Following Crist’s road map, Kopelousos is zeroing in on the state’s current highways. Notably, she’s much less fixated than her predecessors on DOT’s controversial Future Corridors initiative, which identified rural areas — many of them environmentally sensitive — for long-term transportation planning. “We are focusing on existing corridors, and particularly those that are most congested — I-95, I-595, I-75 in southwest Florida,” Kopelousos says. “In tight budget times, this is where we have to focus our resources. It can’t be about transportation driving growth.”

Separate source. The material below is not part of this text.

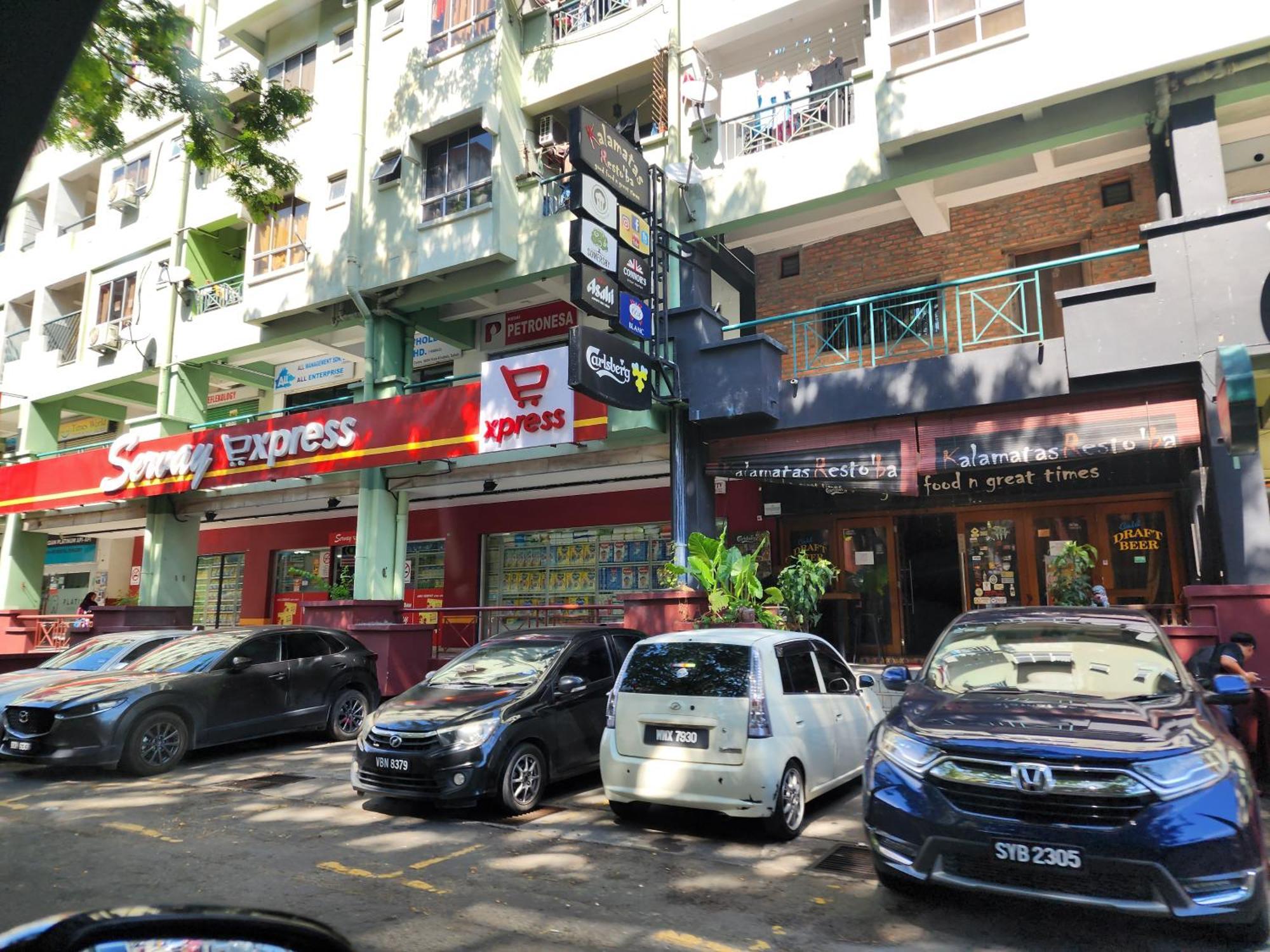 Y Homes Kota Kinabalu Luaran gambar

Those words, along with the time she’s spent on a number of public transit projects around Florida, have won her friends in the environmental community. “She is a breath of fresh air to work with, especially compared to the pave-it boys,” says Charles Lee, director of advocacy for Audubon of Florida. Kopelousos has pushed DOT to move ahead with the once-uncertain Wekiva Parkway, a $2-billion project critical to both Orlando business leaders and the environmental community. Still, Lee and others are concerned about whether Kopelousos will be able to maintain her commitments, particularly if Crist leaves office for a vice presidential bid. And while Kopelousos seems to have steered DOT away from the Heartland Parkway, a particular point of contention in the Future Corridors initiative, she hasn’t taken the politically dicey step of removing it from long-term plans. Kopelousos already suffered a defeat during the recent legislative session over one of her top priorities: Lawmakers voted against final approval of a project between DOT and CSX Transportation that would have brought commuter rail to central Florida. Liability protection for CSX — a key part of the agreement — proved too controversial. Sen. Paula Dockery of Lakeland, who opposed the deal, says she felt Kopelousos “inherited a flawed negotiated contract ... but where she faltered was defending it to the end.”
As she works on the state and federal issues, Kopelousos has no small share of departmental challenges. Her leapfrog ascension may have prompted an exodus of senior management at DOT. Two assistant secretaries — for finance and administration and for intermodal systems development — are among several who’ve left in the past year; the agency’s popular chief engineer, Ananth Prasad, is the latest to leave for a private firm. Her defenders point out that the agency always struggles with losing talented staffers to private engineering firms, a particular problem in this era of privatization.
They also think her political skills and depth of knowledge more than compensate for not knowing the technical specifications of concrete mixes. “She’s the person who can lead us to that new place,” says Marcos Marchena, chairman of the Florida Transportation Commission. “I’m not saying she can do it by herself, but she is the leader with the right mix of knowledge of the transportation industry and a whole lot of political savvy.”
Kopelousos, now working to rebuild her senior staff, remains ever-conscious about making connections, whether human or intermodal. It’s a lesson she carries from Fowler, her mentor, who died of a brain hemorrhage in 2005. The other powerful woman in her life, her mother, also died suddenly of a brain aneurism — in 1984, when Kopelousos was only 14. Always in the back of her mind, she says, is the question she imagines her mother and Fowler would ask: “Is it the right thing?”